I’m sanding my grandmother’s hope chest. She moved in with our family when I was born and helped raise me. This chest was a fixture in her room, and I remember climbing on it when I was a young boy. I never knew what secrets it held. She rarely opened it. After she passed away, my mom went through it, then put it out of the way in a closet, where it remained until it was given to me.

That’s when I found that something had been spilled on the lid, marring the finish and staining the wood underneath. I’ve kept it in my garage until recently, when I decided to restore it. I’ve already pried ninety-four tacks that held several decorative copper bands in place. Each one will need to be straightened and cleaned by hand. My grandmother, the woman who brought my dad into this world, was born in 1895. She received this chest when she was eighteen in 1913. After two hours of work with the sander, most of the finish and damaged wood has been removed from the lid, and I realize I’m the first person to see this unfinished wood grain in over one hundred years.

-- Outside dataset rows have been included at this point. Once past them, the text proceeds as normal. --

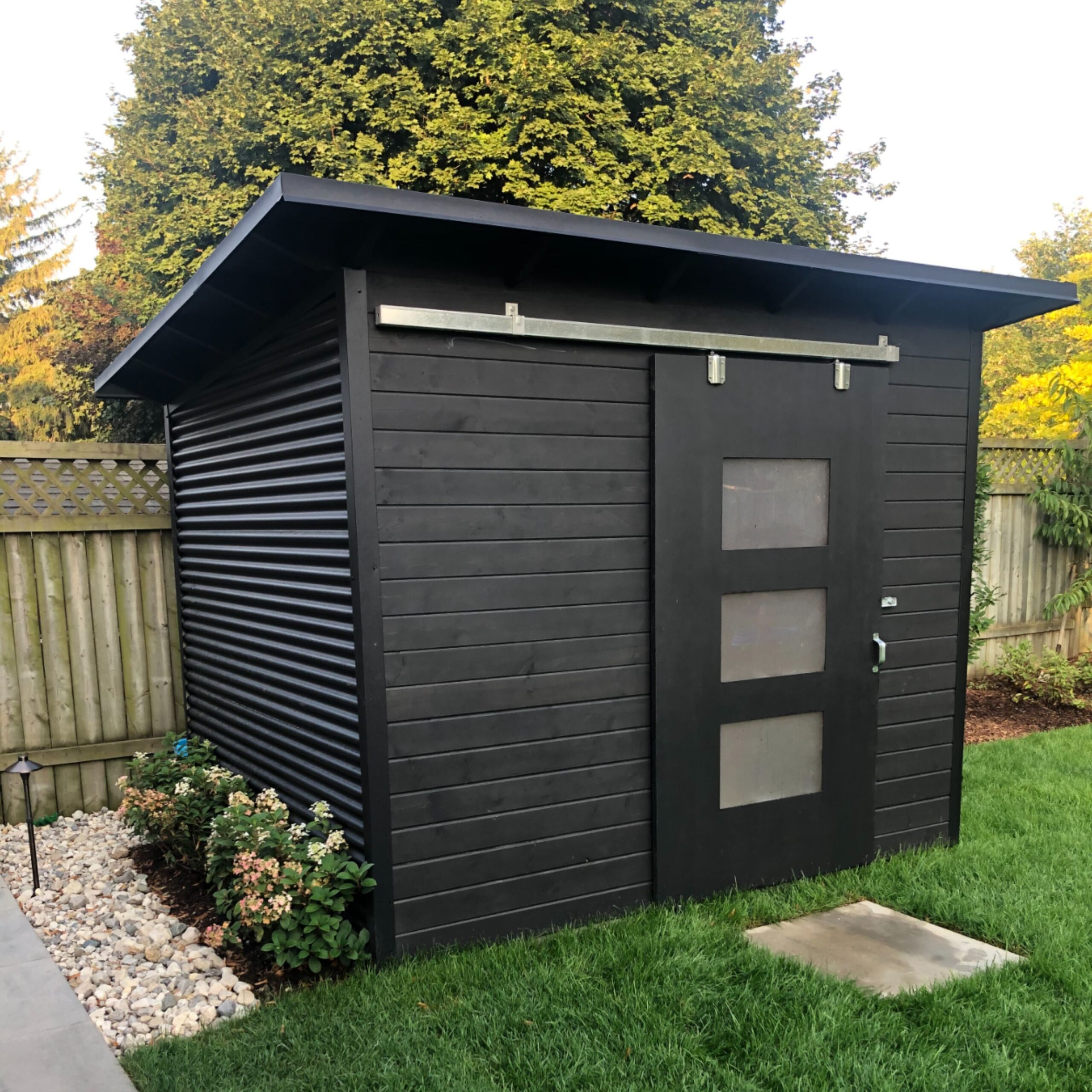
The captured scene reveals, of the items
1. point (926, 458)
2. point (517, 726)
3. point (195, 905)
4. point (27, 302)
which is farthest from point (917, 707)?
point (27, 302)

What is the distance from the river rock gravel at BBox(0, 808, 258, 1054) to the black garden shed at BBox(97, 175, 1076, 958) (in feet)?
2.07

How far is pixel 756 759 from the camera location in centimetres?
365

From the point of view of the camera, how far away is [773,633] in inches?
144

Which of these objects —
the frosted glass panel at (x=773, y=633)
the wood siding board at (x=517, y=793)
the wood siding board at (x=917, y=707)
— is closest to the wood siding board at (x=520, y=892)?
the wood siding board at (x=517, y=793)

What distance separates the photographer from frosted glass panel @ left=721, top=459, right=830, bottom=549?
3.57 metres

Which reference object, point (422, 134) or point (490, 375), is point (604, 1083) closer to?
point (490, 375)

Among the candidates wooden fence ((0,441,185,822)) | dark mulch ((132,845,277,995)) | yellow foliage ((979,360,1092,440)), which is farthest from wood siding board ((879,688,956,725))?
yellow foliage ((979,360,1092,440))

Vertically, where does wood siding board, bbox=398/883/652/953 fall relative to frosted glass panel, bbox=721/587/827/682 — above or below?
below

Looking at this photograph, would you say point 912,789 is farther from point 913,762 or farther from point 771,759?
point 771,759

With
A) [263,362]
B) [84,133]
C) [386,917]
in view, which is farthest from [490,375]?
[84,133]

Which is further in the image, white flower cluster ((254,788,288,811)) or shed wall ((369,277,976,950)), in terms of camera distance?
white flower cluster ((254,788,288,811))

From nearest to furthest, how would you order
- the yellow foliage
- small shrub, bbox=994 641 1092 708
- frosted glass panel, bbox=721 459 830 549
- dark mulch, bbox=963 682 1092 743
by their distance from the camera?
frosted glass panel, bbox=721 459 830 549 < dark mulch, bbox=963 682 1092 743 < small shrub, bbox=994 641 1092 708 < the yellow foliage

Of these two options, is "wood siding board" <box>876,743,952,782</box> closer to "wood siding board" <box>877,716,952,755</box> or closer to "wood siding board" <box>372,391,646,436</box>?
"wood siding board" <box>877,716,952,755</box>

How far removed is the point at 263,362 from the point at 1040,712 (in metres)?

The work is time consuming, but it helps me feel close to her again and gives me a way to honor her life and her memory.

This chest is just one of her possessions. I dealt with many others as I liquidated her personal property, that of my late father, and my sick mother when I prepared to sell my boyhood home to pay for Mom’s nursing care. Now Mom is gone, too, and all I have left of any of them are photographs, memories, and a few pieces of their property. This experience underscores for me how little is left when we die. Most of us leave just memories with those who knew us and the property we accumulated along the way.

This chest, given to my grandmother as she was transitioning from a girl to a young woman, was intended to hold her hopes as represented by the property she gathered for her future. While the chest remains, the things she once carefully placed inside it do not. They were scattered long ago.

I love my grandmother and treasure this chest, but I wish she had left more. I wish she left stories of her real hopes and dreams. She was married forty years to a grandfather I never met, but whom I heard was a controlling man and a mean drunk. She almost died during her first childbirth, and was thereafter unable to have more children. My grandfather quit drinking later in life and became an accomplished oil painter before dying of cancer the year before I was born. My grandmother was sixty years old then. Her life wasn’t always easy, but she never complained.

What dreams did she hold when she placed each item for her future in this chest? What disappointments did her choice of spouse bring? How many of her dreams were realized, and how did she deal with the hardships she encountered in her eighty-eight years? What would she say to me about mine?

I wasn’t there to accompany her on most of her journey. I wish I could have been. While I’m grateful for this chest and the other things she left behind, I would trade it all for a book of her writing, describing her real life hopes, dreams, and disappointments. To be able to walk with her through her future, now in the past, would help me walk in mine. Sadly, most of her life experiences died with her. One of her favorite sayings was “I hope to tell you.” I wish she had.